Detroit Tigers pitcher Kenta Maeda throws during spring training at TigerTown in Lakeland, Fla. on Wednesday, Feb. 21, 2024.

Center fielder Parker Meadows had an impressive game, finishing 1-for-2 with one walk. He stole second base after drawing a walk in the third inning, and he turned a single into a double with smart baserunning in the fifth.

That inning, Meadows — a left-handed hitter — battled with left-handed reliever Cionel Pérez. He poked a slider on the outside part of the plate into shallow right-center, hustled out of the batter's box and kept running hard. Meadows caught center fielder Colton Cowser sleeping and ended up safe on second.

Meadows, an elite defender in center, continues to look comfortable at the plate in spring training.

Starting off

Maeda dominated with his secondary pitches.

> _TO DO_
a – Pull out each line of the listing that contains the word "higher". Case matters.
b – Extend the Tigers spring training report past its final sentence.

> _EXCERPTED DATA_

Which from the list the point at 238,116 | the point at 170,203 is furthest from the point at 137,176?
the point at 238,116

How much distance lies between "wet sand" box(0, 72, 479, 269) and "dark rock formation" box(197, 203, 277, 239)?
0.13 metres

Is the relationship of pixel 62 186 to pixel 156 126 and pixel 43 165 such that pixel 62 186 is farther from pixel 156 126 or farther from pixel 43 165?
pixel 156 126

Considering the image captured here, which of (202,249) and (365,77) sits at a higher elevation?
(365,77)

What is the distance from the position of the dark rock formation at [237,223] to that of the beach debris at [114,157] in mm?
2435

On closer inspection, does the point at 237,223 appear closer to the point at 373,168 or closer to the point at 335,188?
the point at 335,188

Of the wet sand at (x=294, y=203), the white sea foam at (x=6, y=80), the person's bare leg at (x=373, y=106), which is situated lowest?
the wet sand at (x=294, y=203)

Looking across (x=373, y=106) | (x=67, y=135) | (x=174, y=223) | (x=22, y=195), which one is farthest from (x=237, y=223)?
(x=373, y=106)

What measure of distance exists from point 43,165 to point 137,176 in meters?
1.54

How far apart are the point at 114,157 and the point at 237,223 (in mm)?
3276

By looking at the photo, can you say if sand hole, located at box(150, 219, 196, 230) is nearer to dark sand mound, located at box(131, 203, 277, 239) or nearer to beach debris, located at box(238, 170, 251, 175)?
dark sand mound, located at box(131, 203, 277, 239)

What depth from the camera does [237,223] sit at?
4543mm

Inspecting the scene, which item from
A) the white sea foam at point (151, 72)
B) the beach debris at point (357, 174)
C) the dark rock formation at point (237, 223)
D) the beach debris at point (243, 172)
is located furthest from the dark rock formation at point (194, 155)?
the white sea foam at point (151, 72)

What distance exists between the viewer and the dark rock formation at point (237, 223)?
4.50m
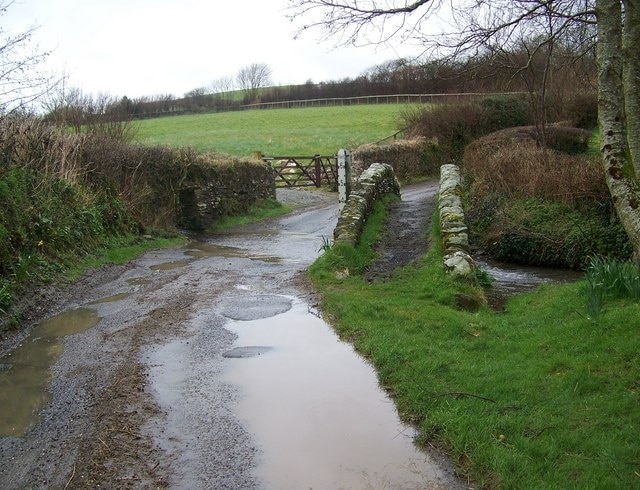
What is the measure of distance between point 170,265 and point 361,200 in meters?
4.77

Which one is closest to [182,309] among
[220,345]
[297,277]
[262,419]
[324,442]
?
[220,345]

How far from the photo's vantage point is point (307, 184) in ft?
101

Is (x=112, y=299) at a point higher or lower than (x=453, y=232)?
lower

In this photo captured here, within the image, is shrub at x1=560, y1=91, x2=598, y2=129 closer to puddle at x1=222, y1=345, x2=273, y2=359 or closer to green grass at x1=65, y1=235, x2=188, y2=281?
green grass at x1=65, y1=235, x2=188, y2=281

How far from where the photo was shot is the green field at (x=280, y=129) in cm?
4066

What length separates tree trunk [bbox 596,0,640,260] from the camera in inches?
219

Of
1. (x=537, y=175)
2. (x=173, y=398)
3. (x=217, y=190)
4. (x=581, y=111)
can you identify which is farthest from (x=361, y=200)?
(x=581, y=111)

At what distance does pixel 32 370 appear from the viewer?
6652mm

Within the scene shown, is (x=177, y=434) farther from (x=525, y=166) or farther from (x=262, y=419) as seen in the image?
(x=525, y=166)

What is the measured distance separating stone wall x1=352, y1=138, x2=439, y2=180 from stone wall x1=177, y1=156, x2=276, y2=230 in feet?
24.9

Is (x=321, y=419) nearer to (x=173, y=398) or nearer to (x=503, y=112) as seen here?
(x=173, y=398)

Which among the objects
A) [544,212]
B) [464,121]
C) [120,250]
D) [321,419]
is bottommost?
[321,419]

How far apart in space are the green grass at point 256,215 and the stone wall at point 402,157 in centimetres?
634

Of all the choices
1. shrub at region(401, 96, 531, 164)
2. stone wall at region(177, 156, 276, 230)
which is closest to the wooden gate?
shrub at region(401, 96, 531, 164)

> _EXPECTED OUTPUTS_
a –
Considering the image captured here, which of (202,249) and (365,77) sits at a higher elevation?
Is (x=112, y=299) at a point higher or lower than (x=453, y=232)?

b –
His fastball, though, averaged 90.1 mph in his fourth start of spring training, an increase from 89.2 mph in his third start, 89.5 mph in his second start and 89.3 in his first start. The increased velocity, as well as the improved command, is an encouraging sign as Maeda inches closer to the regular season.

Maeda averaged 91 mph with his fastball last season.

His secondary pitches — slider and splitter — guided him to seven strikeouts: Ryan McKenna (swinging strike, 83 mph splitter), Nick Maton (swinging strike, 78.8 mph slider), Connor Norby (swinging strike, 82.9 mph splitter), Jordan Westburg (swinging strike, 82.8 mph splitter), Heston Kjerstad (swinging strike, 83.3 mph splitter), Tyler Nevin (called strike, 90.4 mph fastball) and Maton (swinging strike, 78.7 mph slider).

Maeda struck out three of five batters in the fourth inning. In the other matchups, he walked McKenna on four pitches with two outs and gave up a two-run home run to Stowers on a down-and-away splitter.

That home run, unlike Stowers' first, didn't need any help from the wind.

Maeda used 27 sliders, 23 splitters, 22 fastballs and two curveballs. He generated 14 swings and misses with seven sliders and seven splitters. He threw 48 of 74 pitches for strikes.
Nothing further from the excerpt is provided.